Since its classification as a separate entity, it has become increasingly clear that HFmrEF mostly represents a transition phenotype, either to full recovery or to a downhill course of worsening systolic function. Differences in the prevalence of risk factors and underlying aetiology may generate different triggers of transition to either preserved or reduced EF, and thus different outcomes.

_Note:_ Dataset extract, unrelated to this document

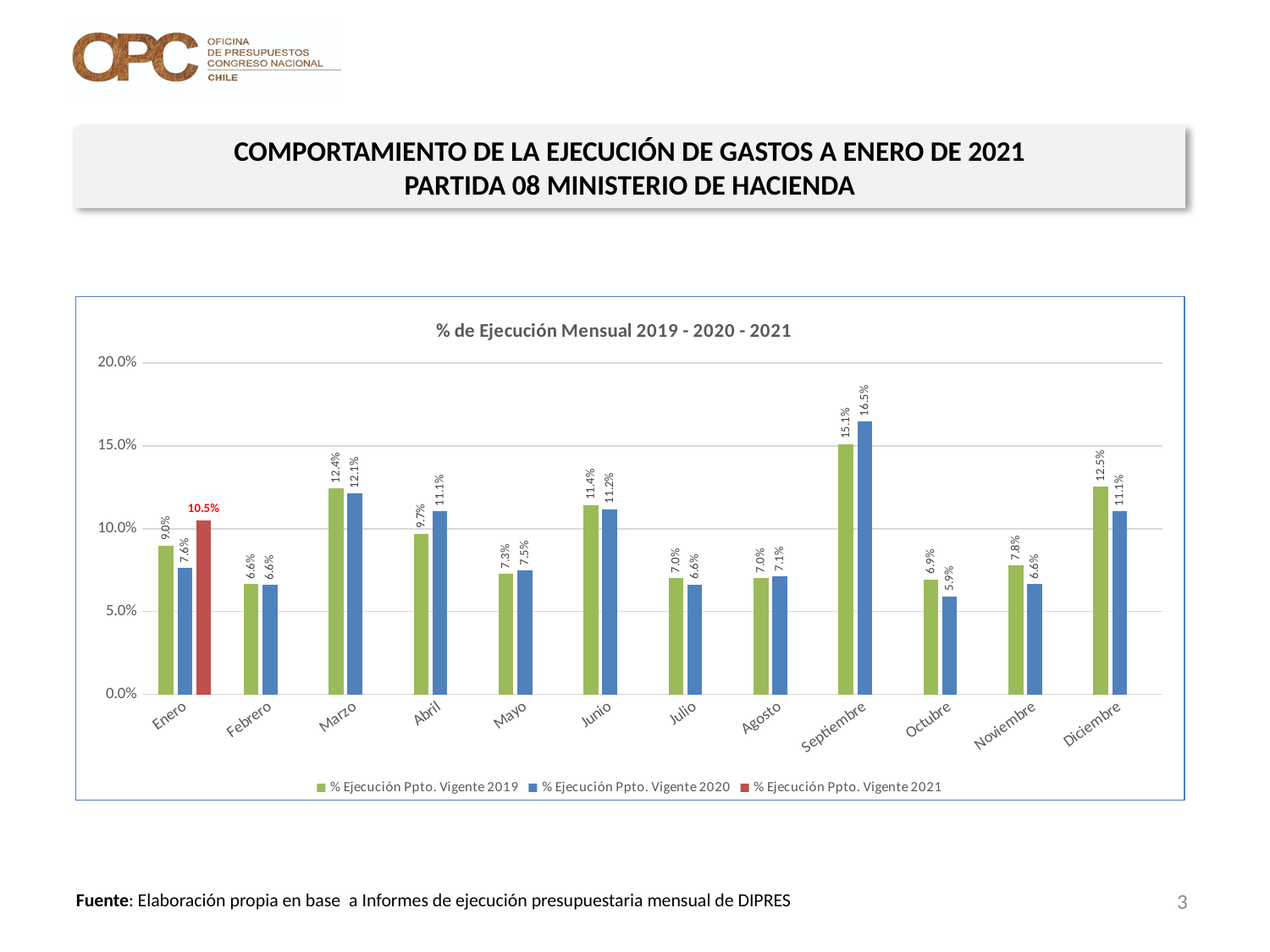
What is the value for Abril in the % Ejecución Ppto. Vigente 2019 series? 9.7% Which month has the highest value in the % Ejecución Ppto. Vigente 2019 series? Septiembre How many months are shown on the x axis? 12 What is the title of the chart? % de Ejecución Mensual 2019 - 2020 - 2021 For Abril, which series has the larger value: % Ejecución Ppto. Vigente 2019 or % Ejecución Ppto. Vigente 2020? % Ejecución Ppto. Vigente 2020 How many series does the legend list? 3 What is the difference between the 2020 and 2019 values for Septiembre? 1.4% What is the difference between the 2019 and 2020 values for Diciembre? 1.4% What kind of chart is shown on the slide? Bar chart What is the value for Septiembre in the % Ejecución Ppto. Vigente 2020 series? 16.5% What is the value for Enero in the % Ejecución Ppto. Vigente 2021 series? 10.5% Which month has the lowest value in the % Ejecución Ppto. Vigente 2020 series? Octubre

A multiparametric approach to accurately profile HFmrEF is needed to predict disease evolution; moreover, we stress the importance of considering complete multimodal imaging evaluation (i.e., 3D, GLS and eventually CMR) to carefully evaluate LVEF beyond the physiological and inherent technical limitations of 2D echocardiography. Evidence-based therapies, particularly for patients with EF <45%, and aggressive treatment of comorbidities are crucial for favourable transitions. Trials of future treatments need to take into account the highly dynamic nature of this peculiar phenotype.